Daten zum räumlichen Denken:
····················
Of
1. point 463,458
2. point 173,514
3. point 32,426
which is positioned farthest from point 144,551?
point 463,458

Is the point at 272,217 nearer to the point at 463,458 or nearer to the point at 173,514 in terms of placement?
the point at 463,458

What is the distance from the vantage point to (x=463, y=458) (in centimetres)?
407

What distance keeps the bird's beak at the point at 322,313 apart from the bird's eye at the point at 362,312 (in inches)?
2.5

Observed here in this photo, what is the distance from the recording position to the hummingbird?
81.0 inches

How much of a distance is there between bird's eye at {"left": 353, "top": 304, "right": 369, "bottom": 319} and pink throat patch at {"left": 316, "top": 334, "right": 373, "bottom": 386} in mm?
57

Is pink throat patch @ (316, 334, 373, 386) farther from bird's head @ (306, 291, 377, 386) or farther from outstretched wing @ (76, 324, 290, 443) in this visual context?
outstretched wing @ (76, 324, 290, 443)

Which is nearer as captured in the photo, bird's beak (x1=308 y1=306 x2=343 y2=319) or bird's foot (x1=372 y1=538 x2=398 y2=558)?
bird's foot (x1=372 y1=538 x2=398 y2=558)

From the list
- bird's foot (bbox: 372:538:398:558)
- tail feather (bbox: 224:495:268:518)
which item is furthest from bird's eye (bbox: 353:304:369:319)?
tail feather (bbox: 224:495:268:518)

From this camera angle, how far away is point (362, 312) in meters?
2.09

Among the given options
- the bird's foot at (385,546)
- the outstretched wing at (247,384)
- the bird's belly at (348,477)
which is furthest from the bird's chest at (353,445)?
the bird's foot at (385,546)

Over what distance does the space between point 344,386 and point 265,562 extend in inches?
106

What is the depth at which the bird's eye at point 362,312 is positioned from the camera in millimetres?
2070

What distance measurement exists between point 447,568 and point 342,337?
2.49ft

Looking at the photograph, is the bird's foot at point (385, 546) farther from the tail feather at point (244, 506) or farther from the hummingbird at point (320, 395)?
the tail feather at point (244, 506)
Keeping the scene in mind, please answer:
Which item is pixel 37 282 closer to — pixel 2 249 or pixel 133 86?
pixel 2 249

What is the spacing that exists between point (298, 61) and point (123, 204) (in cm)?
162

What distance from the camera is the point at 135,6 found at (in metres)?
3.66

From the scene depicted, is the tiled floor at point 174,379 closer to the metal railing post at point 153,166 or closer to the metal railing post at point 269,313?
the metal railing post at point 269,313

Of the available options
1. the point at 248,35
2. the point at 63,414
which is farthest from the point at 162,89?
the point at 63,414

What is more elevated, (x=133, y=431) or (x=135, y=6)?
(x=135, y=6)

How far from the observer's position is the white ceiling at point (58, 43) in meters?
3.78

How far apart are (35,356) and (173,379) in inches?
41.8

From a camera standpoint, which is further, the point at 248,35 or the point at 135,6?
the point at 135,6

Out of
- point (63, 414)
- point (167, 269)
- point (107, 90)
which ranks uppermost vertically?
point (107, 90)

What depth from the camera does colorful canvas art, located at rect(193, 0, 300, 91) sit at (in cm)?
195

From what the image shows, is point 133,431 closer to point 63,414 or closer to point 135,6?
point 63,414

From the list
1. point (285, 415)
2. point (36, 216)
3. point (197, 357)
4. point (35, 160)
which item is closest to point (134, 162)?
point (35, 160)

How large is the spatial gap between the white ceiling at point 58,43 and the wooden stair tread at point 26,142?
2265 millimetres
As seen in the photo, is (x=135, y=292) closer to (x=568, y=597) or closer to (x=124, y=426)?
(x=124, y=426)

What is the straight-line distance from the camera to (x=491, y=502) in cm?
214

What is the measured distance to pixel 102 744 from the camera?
····················
Aufgabenstellung: Wiederhole die Datensätze von der Zeile mit „How far from“ bis zum Ende der Datensätze unverändert, einschließlich dieser Zeile.

Lösung:
How far from the observer's position is the white ceiling at point (58, 43) in meters?
3.78

How far apart are (35,356) and (173,379) in inches?
41.8

From a camera standpoint, which is further, the point at 248,35 or the point at 135,6?
the point at 135,6

Out of
- point (63, 414)
- point (167, 269)
- point (107, 90)
which ranks uppermost vertically?
point (107, 90)

What depth from the camera does colorful canvas art, located at rect(193, 0, 300, 91) sit at (in cm)?
195

From what the image shows, is point 133,431 closer to point 63,414 or closer to point 135,6?
point 63,414

From the list
1. point (285, 415)
2. point (36, 216)
3. point (197, 357)
4. point (35, 160)
which item is closest to point (134, 162)?
point (35, 160)

How large is the spatial gap between the white ceiling at point 58,43 and the wooden stair tread at point 26,142?
2265 millimetres
As seen in the photo, is (x=135, y=292) closer to (x=568, y=597) or closer to (x=124, y=426)?
(x=124, y=426)

What is the straight-line distance from the camera to (x=491, y=502) in cm?
214

What is the measured distance to pixel 102 744 from the camera?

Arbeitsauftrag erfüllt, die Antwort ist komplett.